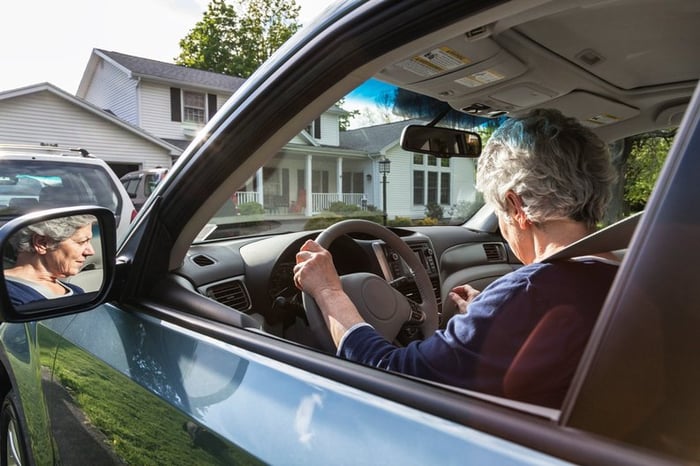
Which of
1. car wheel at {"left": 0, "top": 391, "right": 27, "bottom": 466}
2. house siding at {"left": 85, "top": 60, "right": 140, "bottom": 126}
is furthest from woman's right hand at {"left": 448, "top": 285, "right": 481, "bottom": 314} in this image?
house siding at {"left": 85, "top": 60, "right": 140, "bottom": 126}

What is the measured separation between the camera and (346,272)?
2.63 meters

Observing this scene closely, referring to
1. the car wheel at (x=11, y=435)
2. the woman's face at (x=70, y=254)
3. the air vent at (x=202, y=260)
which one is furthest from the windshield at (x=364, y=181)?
the car wheel at (x=11, y=435)

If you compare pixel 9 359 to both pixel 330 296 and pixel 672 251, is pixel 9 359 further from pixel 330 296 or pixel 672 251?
pixel 672 251

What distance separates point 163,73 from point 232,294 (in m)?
22.9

^^^^

### Task
Print every one of the records above word for word, leaving out the pictures.

### Result of the exercise
Which of
1. car wheel at {"left": 0, "top": 391, "right": 27, "bottom": 466}
2. house siding at {"left": 85, "top": 60, "right": 140, "bottom": 126}
is furthest from woman's right hand at {"left": 448, "top": 285, "right": 481, "bottom": 314} in this image?
house siding at {"left": 85, "top": 60, "right": 140, "bottom": 126}

What is the measured separation between the camera and (346,272)?
2.63 meters

Observing this scene closely, referring to
1. the car wheel at (x=11, y=435)
2. the woman's face at (x=70, y=254)
3. the air vent at (x=202, y=260)
which one is furthest from the windshield at (x=364, y=181)?
the car wheel at (x=11, y=435)

If you compare pixel 9 359 to both pixel 330 296 and pixel 672 251, is pixel 9 359 further from pixel 330 296 or pixel 672 251?
pixel 672 251

What distance separates point 163,73 from point 232,294 (in m)?
22.9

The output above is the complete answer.